With spending by the public dropping dramatically as consumers tighten their belts amid hard times, retailers Maplin and Toys R Us both collapsed within a matter of days of one-another, while international teenage fashion outlet Claire’s soon followed suit. Many of the stores also suffered from being over-encumbered with debt by new owners, often from the world of private equity. Fitting this trend, House of Fraser now also faces an uncertain future, as it prepares to enter a CVA to avoid administration.

The Chinese owner of struggling UK retailer House of Fraser announced plans to sell off its stake in the business less than four years after buying the 169-year-old brand. Sanpower Group, the largest shareholder in Nanjing Xinjiekou, bought House of Fraser in 2014 for £155 million but faced difficulties in launching the department stores globally, as it originally planned. The Chinese group also reportedly failed to make new investments into House of Fraser’s UK stores that it had promised following the acquisition of the group, which it announced in March it would sell – although thanks to a problematic start to 2018, it has failed to seal a deal as of yet.

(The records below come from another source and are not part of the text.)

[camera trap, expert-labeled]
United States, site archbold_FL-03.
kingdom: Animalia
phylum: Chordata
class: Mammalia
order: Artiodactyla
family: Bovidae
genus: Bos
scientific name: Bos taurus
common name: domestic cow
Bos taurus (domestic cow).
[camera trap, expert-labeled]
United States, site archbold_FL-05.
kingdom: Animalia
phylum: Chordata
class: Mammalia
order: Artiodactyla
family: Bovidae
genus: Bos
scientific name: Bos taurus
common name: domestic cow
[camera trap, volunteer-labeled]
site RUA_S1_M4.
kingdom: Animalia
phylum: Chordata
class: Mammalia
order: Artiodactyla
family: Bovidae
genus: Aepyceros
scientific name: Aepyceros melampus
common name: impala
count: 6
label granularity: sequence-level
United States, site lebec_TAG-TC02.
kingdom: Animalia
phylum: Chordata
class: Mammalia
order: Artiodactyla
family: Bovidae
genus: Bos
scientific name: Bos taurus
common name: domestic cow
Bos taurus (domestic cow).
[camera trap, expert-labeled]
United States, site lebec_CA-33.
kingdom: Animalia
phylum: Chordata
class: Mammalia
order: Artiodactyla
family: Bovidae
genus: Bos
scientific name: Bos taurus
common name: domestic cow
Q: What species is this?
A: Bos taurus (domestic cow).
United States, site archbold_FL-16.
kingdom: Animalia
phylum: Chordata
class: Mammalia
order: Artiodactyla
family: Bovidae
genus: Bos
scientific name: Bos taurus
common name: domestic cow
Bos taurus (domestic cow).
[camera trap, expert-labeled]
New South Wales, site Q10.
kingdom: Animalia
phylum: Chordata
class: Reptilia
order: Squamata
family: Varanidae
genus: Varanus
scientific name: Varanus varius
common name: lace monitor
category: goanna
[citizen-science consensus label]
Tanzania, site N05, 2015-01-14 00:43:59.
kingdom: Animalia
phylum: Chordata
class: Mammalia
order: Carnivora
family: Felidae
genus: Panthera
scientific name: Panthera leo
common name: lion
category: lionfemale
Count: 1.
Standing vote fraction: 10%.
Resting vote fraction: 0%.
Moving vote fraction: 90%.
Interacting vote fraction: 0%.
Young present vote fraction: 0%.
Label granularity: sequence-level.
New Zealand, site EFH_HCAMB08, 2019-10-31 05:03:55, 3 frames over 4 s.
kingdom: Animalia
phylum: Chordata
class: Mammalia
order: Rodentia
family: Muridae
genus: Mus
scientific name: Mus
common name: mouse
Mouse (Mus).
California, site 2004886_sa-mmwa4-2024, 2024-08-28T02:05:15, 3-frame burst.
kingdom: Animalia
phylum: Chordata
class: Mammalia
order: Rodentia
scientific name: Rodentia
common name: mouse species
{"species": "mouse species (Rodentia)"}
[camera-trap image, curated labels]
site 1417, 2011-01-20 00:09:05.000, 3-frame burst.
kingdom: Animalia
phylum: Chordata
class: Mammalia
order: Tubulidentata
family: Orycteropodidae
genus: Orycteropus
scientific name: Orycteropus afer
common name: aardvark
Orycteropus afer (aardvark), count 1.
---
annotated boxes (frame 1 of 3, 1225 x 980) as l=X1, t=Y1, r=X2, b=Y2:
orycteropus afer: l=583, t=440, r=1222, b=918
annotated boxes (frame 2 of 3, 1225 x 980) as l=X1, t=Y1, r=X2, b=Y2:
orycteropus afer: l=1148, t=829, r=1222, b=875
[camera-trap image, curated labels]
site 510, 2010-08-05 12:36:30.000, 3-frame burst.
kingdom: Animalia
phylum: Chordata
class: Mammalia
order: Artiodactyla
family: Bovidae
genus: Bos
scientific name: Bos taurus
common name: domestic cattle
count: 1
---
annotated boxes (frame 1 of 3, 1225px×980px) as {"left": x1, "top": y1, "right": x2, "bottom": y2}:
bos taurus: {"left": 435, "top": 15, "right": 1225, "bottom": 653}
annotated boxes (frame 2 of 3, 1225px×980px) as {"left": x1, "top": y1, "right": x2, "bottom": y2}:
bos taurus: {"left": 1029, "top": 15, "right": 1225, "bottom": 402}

House of Fraser has released a string of troubling financial bulletins since the start of the year, following a 2.8% decline in sales over the vital Christmas period. In February credit insurers cut ties with the retailer, refusing to cover its suppliers over fears it could go under, prompting the British department store to hire Rothschild to help it restructure a debt burden of some £400 million. While Sanpower has apparently pumped £30 million into House of Fraser to keep it afloat, the want-away ownership has since drafted in KPMG to help draw up a further restructuring strategy in April.

At the time, a CVA was projected as the most likely outcome – with some of the retailers 6,000 employees and 11,500 concessions staff facing probable redundancy as a result. CVAs have become a popular method of staving off administration in recent times, as they allow embattled companies to avoid administration while offloading underperforming stores and reducing rent costs. This latter point seems to have become a sticking point, as House of Fraser approaches its planned implementation date in June, however.

 House of Fraser is struggling to get approval from its landlords for its plan, casting doubt over whether it can proceed at all. According to the Press Association, representatives from the store met with landlords to discuss the proposals. The meeting took place the day after landlords slammed the retailer for proposing reduced rates while revealing a significant cash injection from C.banner, the Chinese owner of Hamleys, had been secured. Without the approval of 70% of House of Fraser’s landlords, the CVA cannot go ahead – and with another formal meeting understood to be on the cards in June itself, the plan and the store’s future could both be hanging in the balance.